Jan Vanfleteren, imec - UGent

Recently, industry has consolidated to adopting the 3D-stacked IC approach as the most performing and economically most viable 3D technology for mainstream consumer and high performance applications, In order to optimize performance and cost of such applications, imec worked on scaling TSV diameter and chip-to-chip interconnect pitch. For this we investigated novel techniques and materials enabling to electrically isolate scaled TSVs and to metalize them. In the field of microbump, we identified and resolved specific integration and reliability challenges that pertain to the extreme scaling of the micro bump pitch.

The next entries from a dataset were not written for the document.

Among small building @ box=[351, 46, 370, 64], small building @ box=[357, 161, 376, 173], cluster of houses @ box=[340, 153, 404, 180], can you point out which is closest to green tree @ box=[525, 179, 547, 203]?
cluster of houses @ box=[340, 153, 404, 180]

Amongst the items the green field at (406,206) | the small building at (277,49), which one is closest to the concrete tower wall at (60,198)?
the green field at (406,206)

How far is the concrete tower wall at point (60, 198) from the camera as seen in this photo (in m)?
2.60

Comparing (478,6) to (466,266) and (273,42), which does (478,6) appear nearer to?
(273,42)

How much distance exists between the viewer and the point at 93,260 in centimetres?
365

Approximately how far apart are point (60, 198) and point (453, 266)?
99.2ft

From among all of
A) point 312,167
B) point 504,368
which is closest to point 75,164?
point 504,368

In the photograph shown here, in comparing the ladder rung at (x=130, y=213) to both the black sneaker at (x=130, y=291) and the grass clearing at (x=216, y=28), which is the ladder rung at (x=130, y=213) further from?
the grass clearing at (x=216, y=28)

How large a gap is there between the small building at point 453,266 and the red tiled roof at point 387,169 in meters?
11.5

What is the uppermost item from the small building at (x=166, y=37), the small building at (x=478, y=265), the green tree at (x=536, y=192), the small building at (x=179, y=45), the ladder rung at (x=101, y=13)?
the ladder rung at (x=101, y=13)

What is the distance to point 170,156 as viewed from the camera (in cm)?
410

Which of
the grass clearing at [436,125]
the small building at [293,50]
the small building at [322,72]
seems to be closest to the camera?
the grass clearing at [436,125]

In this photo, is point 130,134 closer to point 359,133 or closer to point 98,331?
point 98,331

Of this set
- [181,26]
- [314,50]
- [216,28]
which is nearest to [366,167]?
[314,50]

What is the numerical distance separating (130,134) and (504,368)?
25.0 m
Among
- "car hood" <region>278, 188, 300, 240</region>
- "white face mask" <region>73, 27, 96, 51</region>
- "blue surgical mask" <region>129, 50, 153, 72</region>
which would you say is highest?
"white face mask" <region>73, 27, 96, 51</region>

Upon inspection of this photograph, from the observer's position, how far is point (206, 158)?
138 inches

Imec also explored the scaling potential of alternative, direct metal chip-to-chip interconnections. We also evaluated extended device thinning and handling of ultra thin wafers and dies and we researched and proposed solutions for challenges related to the integration of an extreme thinning process onto microbumped device wafers. Also 3D-stack packaging is an integral part of the work performed by imec and its partners in order to enable scaled 3D-systems to become reality.

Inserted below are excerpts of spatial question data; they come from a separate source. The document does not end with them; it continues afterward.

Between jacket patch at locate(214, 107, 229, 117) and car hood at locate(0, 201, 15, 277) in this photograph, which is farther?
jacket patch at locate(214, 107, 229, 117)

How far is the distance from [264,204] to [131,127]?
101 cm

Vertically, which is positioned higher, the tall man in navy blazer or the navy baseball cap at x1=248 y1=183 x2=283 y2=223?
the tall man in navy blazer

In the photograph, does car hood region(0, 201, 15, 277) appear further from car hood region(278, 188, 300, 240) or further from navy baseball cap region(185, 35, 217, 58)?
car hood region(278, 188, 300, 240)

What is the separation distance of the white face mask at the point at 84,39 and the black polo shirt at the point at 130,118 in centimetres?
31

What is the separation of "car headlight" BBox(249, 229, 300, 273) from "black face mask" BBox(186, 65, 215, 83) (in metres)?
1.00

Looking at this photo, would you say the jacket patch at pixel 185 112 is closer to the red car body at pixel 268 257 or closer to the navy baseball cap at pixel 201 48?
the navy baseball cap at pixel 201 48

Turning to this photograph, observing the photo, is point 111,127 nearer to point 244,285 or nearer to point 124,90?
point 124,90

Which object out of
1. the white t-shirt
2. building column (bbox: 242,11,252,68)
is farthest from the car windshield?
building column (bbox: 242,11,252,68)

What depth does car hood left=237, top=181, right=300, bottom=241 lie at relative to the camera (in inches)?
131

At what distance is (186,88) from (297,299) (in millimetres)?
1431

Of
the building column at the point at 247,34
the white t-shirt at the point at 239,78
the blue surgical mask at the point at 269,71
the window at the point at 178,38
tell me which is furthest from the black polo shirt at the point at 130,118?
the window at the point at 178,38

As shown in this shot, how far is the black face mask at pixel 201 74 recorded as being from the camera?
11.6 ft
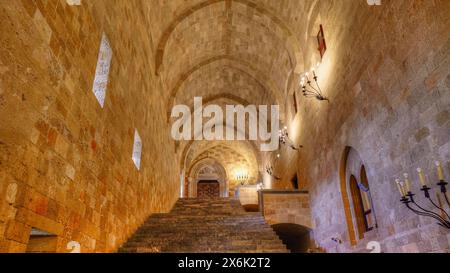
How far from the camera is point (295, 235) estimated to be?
34.9 ft

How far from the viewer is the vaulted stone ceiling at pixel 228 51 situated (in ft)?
33.8

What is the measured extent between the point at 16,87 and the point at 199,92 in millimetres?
13284

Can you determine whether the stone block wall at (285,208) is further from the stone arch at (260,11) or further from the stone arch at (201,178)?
the stone arch at (201,178)

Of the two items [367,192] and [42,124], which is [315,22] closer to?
[367,192]

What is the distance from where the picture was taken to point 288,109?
1250 cm

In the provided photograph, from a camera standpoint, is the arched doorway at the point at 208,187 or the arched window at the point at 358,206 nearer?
the arched window at the point at 358,206

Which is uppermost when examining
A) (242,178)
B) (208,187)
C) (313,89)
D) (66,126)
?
(242,178)

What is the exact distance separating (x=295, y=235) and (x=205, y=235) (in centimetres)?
525

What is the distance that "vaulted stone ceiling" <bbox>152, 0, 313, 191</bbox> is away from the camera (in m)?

Another development that is being addressed at ESTC is the ultrathin chip package (UTCP). In this technology bare Si or III-V semiconductor chips are thinned down from their initial thickness of a few hundreds of microns to a thickness of 20 to 30µm. Subsequently they are embedded in polyimide sheets, produced from spin-on precursors. The resulting package is as thin as 60 to 100µm.

Today, most electronic appliances are rigid, or at most mechanically flexible. In the future, many electronic assemblies on rigid substrates will be replaced by mechanically flexible or even stretchable alternatives. This is a consequence of the ambient intelligence vision where the user carries along more and more electronic systems near the body, on or even inside the body.

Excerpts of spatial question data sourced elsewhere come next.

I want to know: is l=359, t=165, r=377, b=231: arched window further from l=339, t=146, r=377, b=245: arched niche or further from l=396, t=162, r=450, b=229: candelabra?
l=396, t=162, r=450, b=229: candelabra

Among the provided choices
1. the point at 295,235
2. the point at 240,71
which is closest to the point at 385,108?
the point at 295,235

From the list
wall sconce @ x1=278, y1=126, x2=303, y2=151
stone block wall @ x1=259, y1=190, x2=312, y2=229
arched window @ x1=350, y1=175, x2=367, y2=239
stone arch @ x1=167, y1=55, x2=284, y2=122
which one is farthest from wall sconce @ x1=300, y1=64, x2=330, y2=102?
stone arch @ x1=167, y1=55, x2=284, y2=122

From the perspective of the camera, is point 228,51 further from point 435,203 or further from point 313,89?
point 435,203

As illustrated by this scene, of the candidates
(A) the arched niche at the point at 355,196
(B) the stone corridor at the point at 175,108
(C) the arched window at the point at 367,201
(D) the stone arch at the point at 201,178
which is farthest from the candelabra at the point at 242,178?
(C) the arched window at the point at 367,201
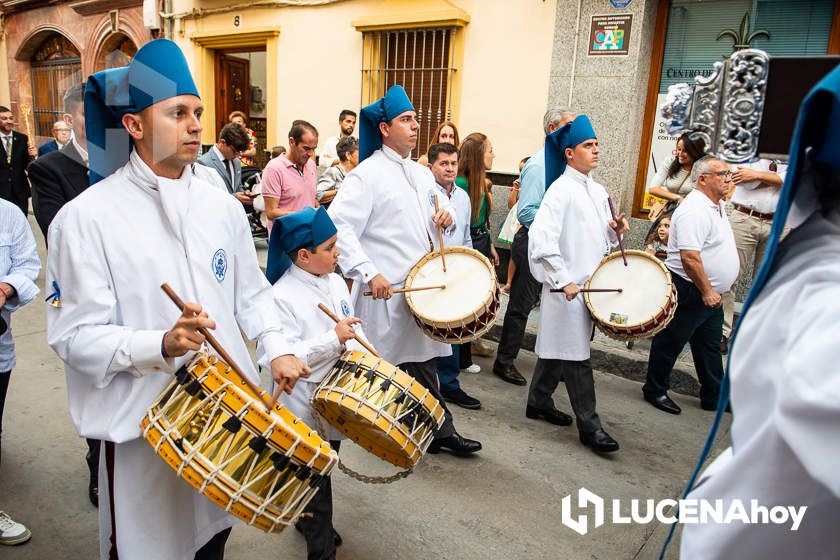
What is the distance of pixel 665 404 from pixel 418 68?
20.4 ft

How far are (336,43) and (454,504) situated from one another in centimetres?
852

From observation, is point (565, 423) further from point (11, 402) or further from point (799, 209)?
point (11, 402)

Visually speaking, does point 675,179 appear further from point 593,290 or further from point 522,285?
point 593,290

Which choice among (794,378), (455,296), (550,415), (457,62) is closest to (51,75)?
(457,62)

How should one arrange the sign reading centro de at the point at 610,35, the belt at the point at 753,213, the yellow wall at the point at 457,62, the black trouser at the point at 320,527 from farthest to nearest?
the yellow wall at the point at 457,62 → the sign reading centro de at the point at 610,35 → the belt at the point at 753,213 → the black trouser at the point at 320,527

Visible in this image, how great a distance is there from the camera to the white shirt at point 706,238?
15.4 ft

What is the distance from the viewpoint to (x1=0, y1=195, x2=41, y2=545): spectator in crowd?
3023 mm

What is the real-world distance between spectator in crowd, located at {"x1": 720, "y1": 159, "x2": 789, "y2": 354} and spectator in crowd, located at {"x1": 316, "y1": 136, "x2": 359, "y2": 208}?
12.9 ft

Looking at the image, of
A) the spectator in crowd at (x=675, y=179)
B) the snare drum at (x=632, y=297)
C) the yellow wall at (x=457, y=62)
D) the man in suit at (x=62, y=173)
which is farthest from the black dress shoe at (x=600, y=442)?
the yellow wall at (x=457, y=62)

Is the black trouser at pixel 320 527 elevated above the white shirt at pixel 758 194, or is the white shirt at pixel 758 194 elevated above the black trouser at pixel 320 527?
the white shirt at pixel 758 194

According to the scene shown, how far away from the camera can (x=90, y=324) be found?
76.4 inches

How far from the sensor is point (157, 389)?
80.7 inches

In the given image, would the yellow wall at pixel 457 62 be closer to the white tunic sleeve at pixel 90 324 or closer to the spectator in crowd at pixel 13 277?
the spectator in crowd at pixel 13 277

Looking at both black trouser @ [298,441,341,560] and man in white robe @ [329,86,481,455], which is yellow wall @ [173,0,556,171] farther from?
black trouser @ [298,441,341,560]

These systems must be light weight, take the shape of the object in which they are integrated, and follow all complex movements of these objects, explaining the need for elasticity. Typical examples are implants, intelligent textile, portable electronic equipment (e.g. mobile phones), robotics, car electronics, ...

A number of flexible technologies is currently under investigation. For implantable devices, biocompatibility of the package is an important aspect, and for intelligent textile applications, washability of the circuits is also under investigation. A first option is based on components with standard rigid packages that are connected with elastic electrical interconnections.

Another option contains electrical interconnections of meander shaped metal tracks, which under deformation act as 2-dimensional springs. And finally, a technology with circuits embedded in an elastic material like PDMS (silicone) or poly-urethane (PU) is under development. Stretchability of up to 100% (1-time stretching) of these circuits has been demonstrated.

At ESTC, imec together with the university of Ghent, presented an ultra-thin, flexible chip with bendable and stretchable interconnects integrated into a package that adapts dynamically to curving and bending surfaces. A commercially available microcontroller was thinned down to 30µm, preserving the electrical performance and functionality. This die was then embedded in a slim polyimide package (40-50µm thick).

Next, this ultrathin chip was integrated with stretchable electrical wiring. These were realized by patterning polyimide-supported meandering horseshoe-shaped wires, a technology developed and optimized at the lab. Last, the package was embedded in an elastomeric substrate, e.g. polydimethylsiloxane (PDMS). In this substrate, the conductors behave as two dimensional springs, enabling greater flexibility while preserving conductivity.